Kalimat “intim denganku” mendapat porsi yang pas dengan “solhot di rohangku” (yang artinya kira-kira; “paling mengena di perasaanku”). Jika saja diterjemahkan bebas, bisa saja kalimatnya menjadi “solhot tu ahu” (dekat denganku) yang maknanya terasa dangkal.
Karena itu tidak mudah mentranslate karya sastra berbahasa etnik ke dalam bahasa Indonesia. Ada pertimbangan di luar sekedar pengalihbahasaan. Seperti mencari padanan kata yang sesuai dengan makna, ungkapan serta rasa.
Tidak heran jika pada banyak kasus, pengalihbahasaan justru mencederai rasa karya sastra etnik itu sendiri. Saratnya makna dalam setiap teks narasi dalam karya sastra berbahasa etnik, merupakan kekayaan yang dimiliki masyarakatnya.
Berbeda dengan bahasa Indonesia yang begitu sederhana. Bahasa Indonesia, merupakan adopsi dari berbagai bahasa yang telah mengalami pemadatan makna. Akibat penyerapan bahasa, ruang bahasa nasional menjadi begitu terbatas.

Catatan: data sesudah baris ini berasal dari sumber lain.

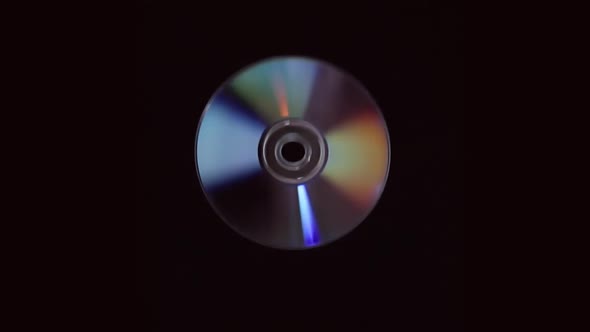 Compact Disc Glitter, Flies And Rotates On A Black Background In Slow Motion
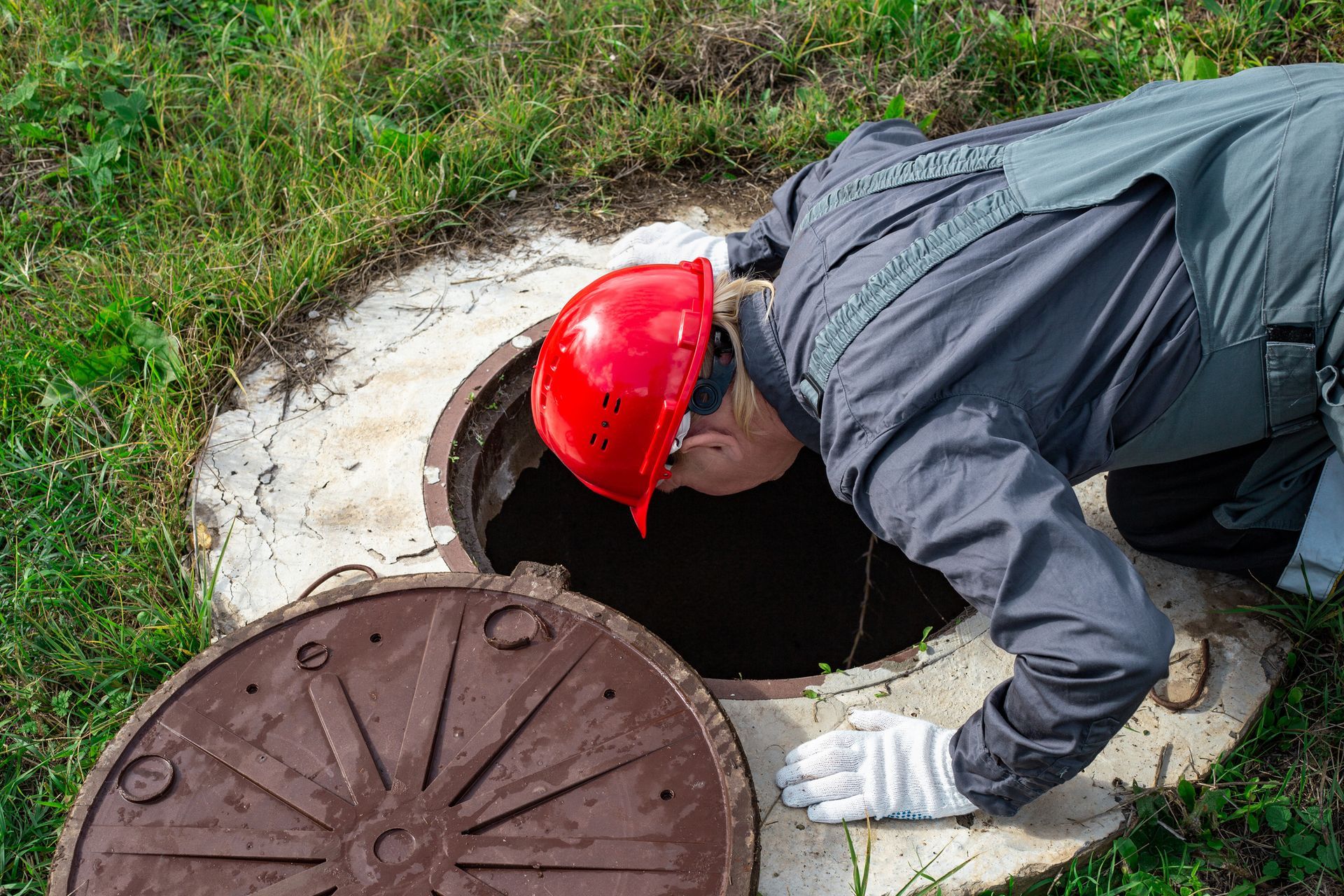 A man wearing a red safety cap and overalls peeks inside a residential sewer tank while crouching.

Seringkali narasi-narasi yang ada pada bahasa nusantara, tidak dapat diakomodir dalam versi bahasa Indonesia. Inilah keterbatasan bahasa Indonesia. Barangkali akibat narasi-narasi yang tidak terakomodir itu, wilayah impresi spiritualitas masyarakatnya kini menjadi dangkal.
Psikoetnografi
Penjabaran lebih detail tentang ini pernah disampaikan etnografi, Victor Barnow. Dia berpendapat, bahasa etnik mencerminkan nilai-nilai yang dianut oleh kelompok penggunanya. Hal ini, konsekuensi kebudayaan yang terkait erat dengan kepribadian. Adanya pola kelakuan ideal biasanya terekam dalam bahasa yang digunakan.

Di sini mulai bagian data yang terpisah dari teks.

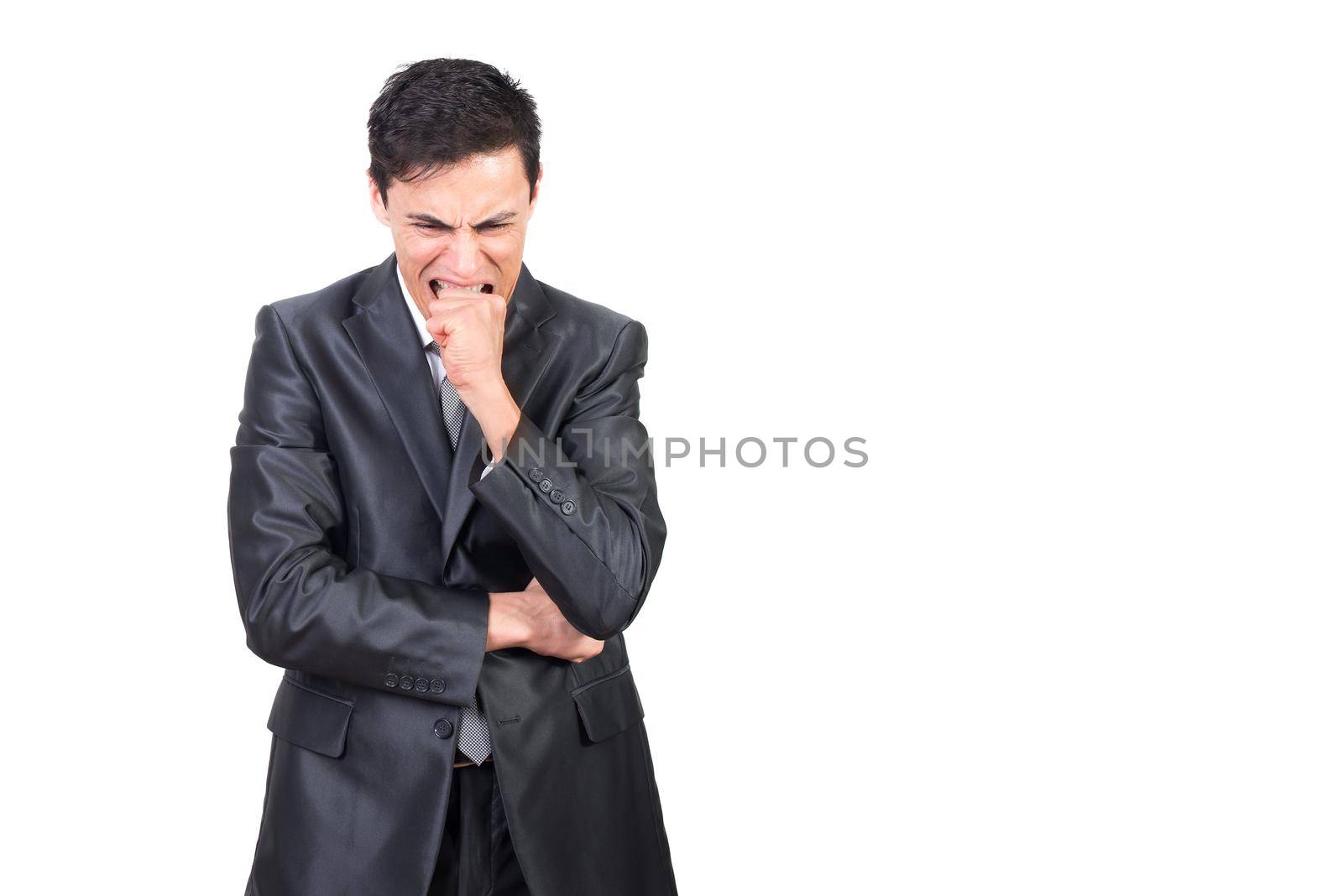 Confident male in formal costume biting fist while expressing nervous state against white background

Viktor menegaskan sangat tidak mungkin jika kelompok masyarakat berprilaku kasar, padahal makna dan nilai dalam bahasa yang digunakan mengandung sifat-sifat kehalusan dan budi pekerti.
Dia menyimpulkan suatu bahasa menggambarkan pola kelakuan (psikologis) masyarakatnya. Begitu juga dengan masyarakat nusantara. Keragaman bahasa yang dimiliki mencitrakan kelakuan ideal masyarakat pemiliknya. Mungkin itu sebabnya jika dalam bingkai budaya, masyarakat cenderung berkepribadian halus. Bila sudah dalam konteks umum, sifatnya seakan berubah. Jika dikaji dari psikoanalisa, Sigmund Freud, tampaknya hal itu menjadi logis. Manusia pada umumnya memiliki kepribadian ganda.
Kehancuran bahasa-bahasa nusantara dengan segala kekayaan yang dimilikinya itu kini terjadi secara massif. Salah satunya dilakukan oleh media massa. Tanpa sadar media massa ikut menyeragamkan masyarakat melalui kutipan maupun etimologis yang diambil dari bahasa kelompok masyarakat tertentu. Termasuk pula dengan menciptakan bahasanya sendiri.
Bahasa sengaja dibuat untuk menyederhanakan sesuatu hal. Ruang untuk bahasa termasuk sastra etnik itu sendiri, nyaris tidak ada dalam media massa kita. Mungkin akibat keseragaman inilah yang membuat karakter masyarakat Indonesia menjadi seragam. Baik pola pikir, pola laku dan terutama cara mengatasi masalah (problem solving). Kita memerlukan keragaman bahasa itu, bukan hanya sebagai ciri masyarakat pluralis, melainkan sebagai bagian penting demi terawatnya keragaman nusantara itu sendiri.